CHOCOLATE CHUNK BREAD PUDDING
Chocolate Chunk Bread Pudding
- Servings: 2
- 1 3/4 cups (1/2-inch) cubed Hawaiian sweet bread
- 2/3 cup 2% reduced-fat milk
- 2 tablespoons sugar
- 1 1/2 tablespoons unsweetened cocoa
- 1 tablespoon Kahlúa (coffee-flavored liqueur)
- 1/2 teaspoon vanilla extract
- 1 large egg, lightly beaten
- Cooking spray
- 1 ounce semisweet chocolate, coarsely chopped
- 2 tablespoons frozen fat-free whipped topping, thawed
Preheat oven to 350°.
Arrange bread cubes in a single layer on a baking sheet.
Bake at 350° for 5 minutes or until toasted.
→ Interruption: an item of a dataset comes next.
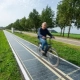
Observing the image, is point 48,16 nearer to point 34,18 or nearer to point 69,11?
point 69,11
Remove bread from oven; decrease oven temperature to 325°.
Combine milk and next 5 ingredients (milk through egg) in a medium bowl, stirring well with a whisk.
Add bread, tossing gently to coat.
Cover and chill 30 minutes or up to 4 hours.
Divide half of bread mixture evenly between 2 (6-ounce) ramekins or custard cups coated with cooking spray; sprinkle evenly with half of chocolate.
Divide remaining bread mixture between ramekins; top with remaining chocolate.
Place ramekins in an 8-inch square baking pan; add hot water to pan to a depth of 1 inch.
Bake at 325° for 35 minutes or until set.
Serve each pudding warm with 1 tablespoon whipped topping.
The recipe will make 2 servings, but can be easily doubled.
Most stores carry Kings Hawaiian sweet bread in their bakery sections. Portuguese sweet bread would also work well in this recipe.